To decide if we should invest in GPU's we will do some evaluations.
Prediction
I'm confident saying that GPU's will be very helpful for training large models, but it is not as clear if we need them for prediction. In the below test, I did much better scaling out to 16 cores using MPI, having each rank make one prediction at a time on its core, indicating - GPU's are not needed for prediction.
I also compare exclusive use of a node to using the GPU, and I saw no difference.
Issues: testing on the machine with the GPU competes with other users on the interactive nodes
Have not studies the best way to optimize, i.e, using a larger batch for each prediction rather than one image per prediction.
Details
For different sizes of a square image, 1900 x 1900 down to 1000 x 1000, we took the following:
a 6 layer neural network, the first 3 layers are convolutional
- We predict one image at a time (working with a batch can improve performance)
- The first layer, typically the bottleneck, produces a map of four feature vectors (output, 4x size of input)
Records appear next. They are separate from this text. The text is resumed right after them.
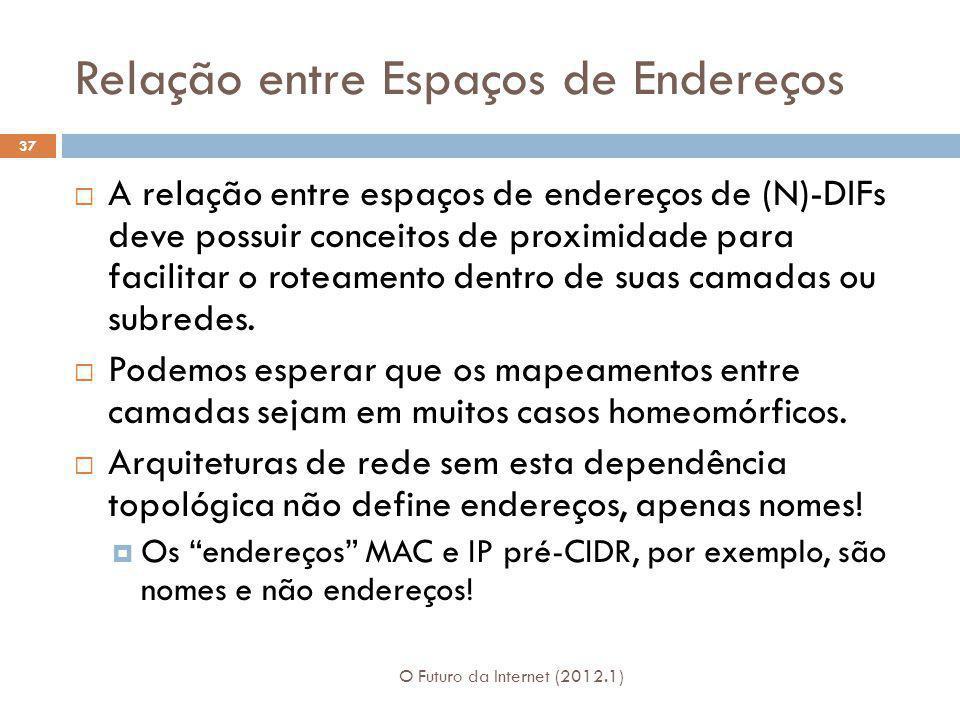 Relação entre Espaços de Endereços O Futuro da Internet (2012.1) 37 A relação entre espaços de endereços de (N)-DIFs deve possuir conceitos de proximi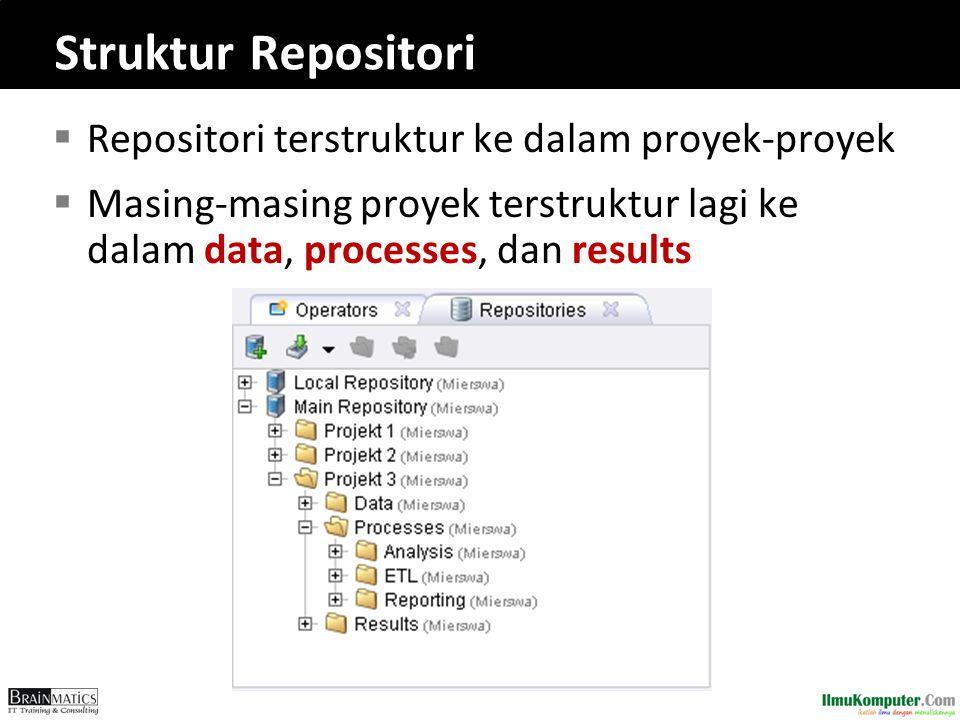 Struktur Repositori  Repositori terstruktur ke dalam proyek-proyek  Masing-masing proyek terstruktur lagi ke dalam data, processes, dan results
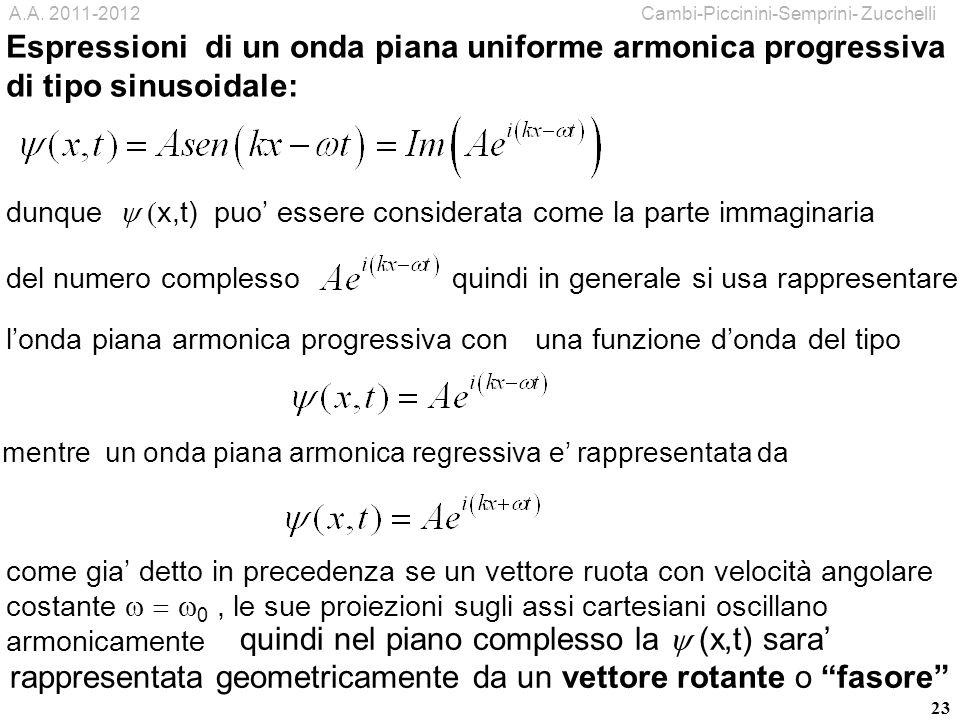 A.A. 2011-2012 Cambi-Piccinini-Semprini- Zucchelli. Espressioni di un onda piana uniforme armonica progressiva di tipo sinusoidale: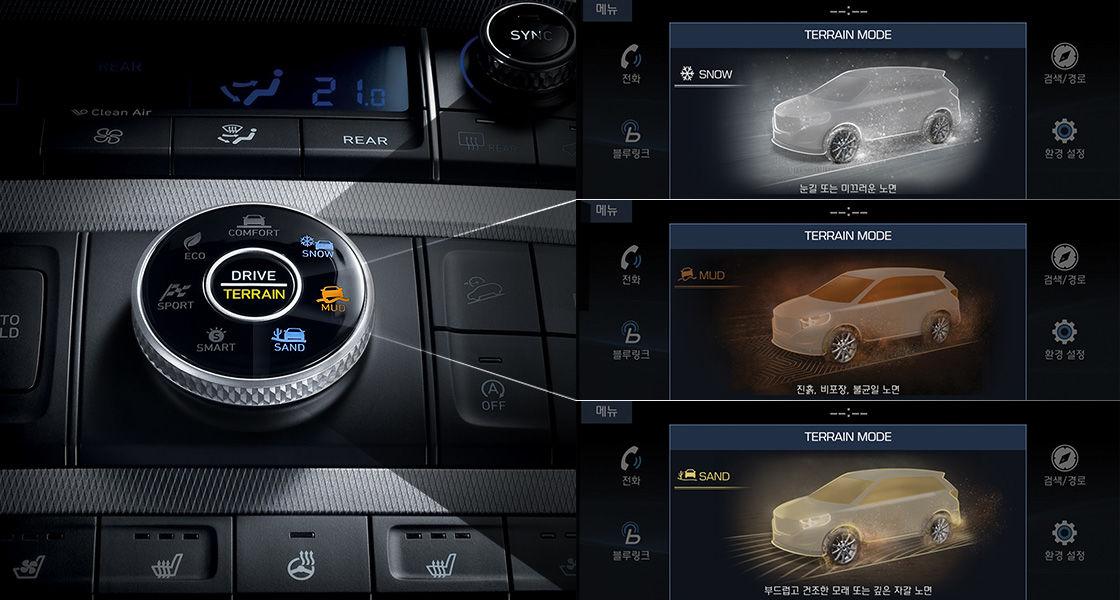 Palisade Performance - ECO | HYUNDAI Motors
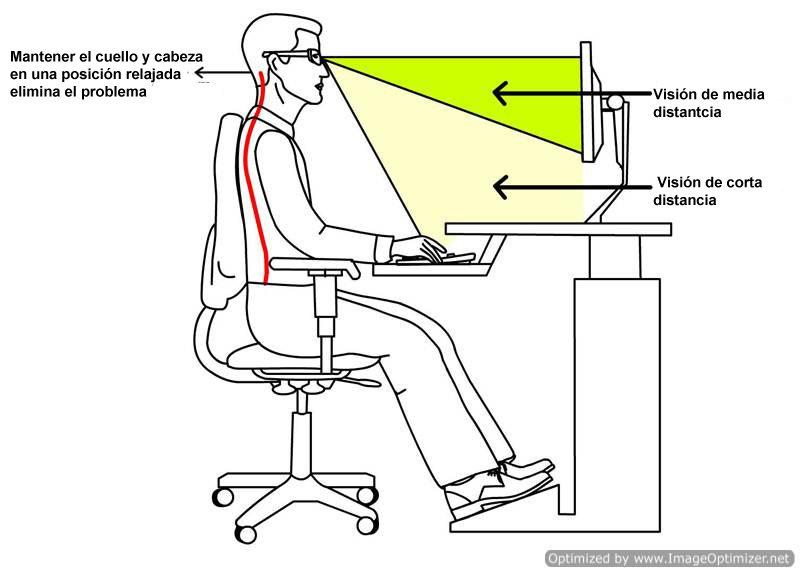 lentes progresivas específicas para ordenadores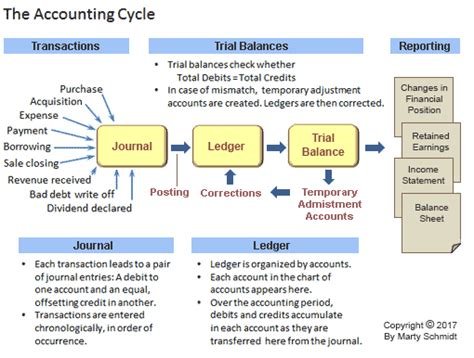accounting cycle steps defined explained  illustrated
- The psnehq GPU exclusive means exclusive use of a psnehq machine (psana1502)
- GPU means running on psanagpu102, with whatever other processes are present
- psnehq means a MPI job using 16 cores
image size | psnehq on psana1502 No GPU exclusive use of node | psanagpu102 GPU (Kesla K40c) | psnehq MPI on psana1502 NO GPU 16 jobs |
1900 | 3.8hz | 3.3hz | 2.6/rank=41hz/node |
1700 | 4.2hz | 4.4hz | 2.5hz/rank=40hz/node |
1500 | 5.3hz | 5.5hz | 2.8/hz/rank=45hz/node |
1300 | 6.5hz | 6.2hz | 3.7/rank = 59hz/node |
1000 | 10.8hz | 11.5hz | 6.4hz/rank = 100hz/node |
The run on psanagpu102 was done between 2016/07/11 11:54:26 to 12:02, one could look at Ganglia to see the load on the machine.
The 16 was with tensorflow r9.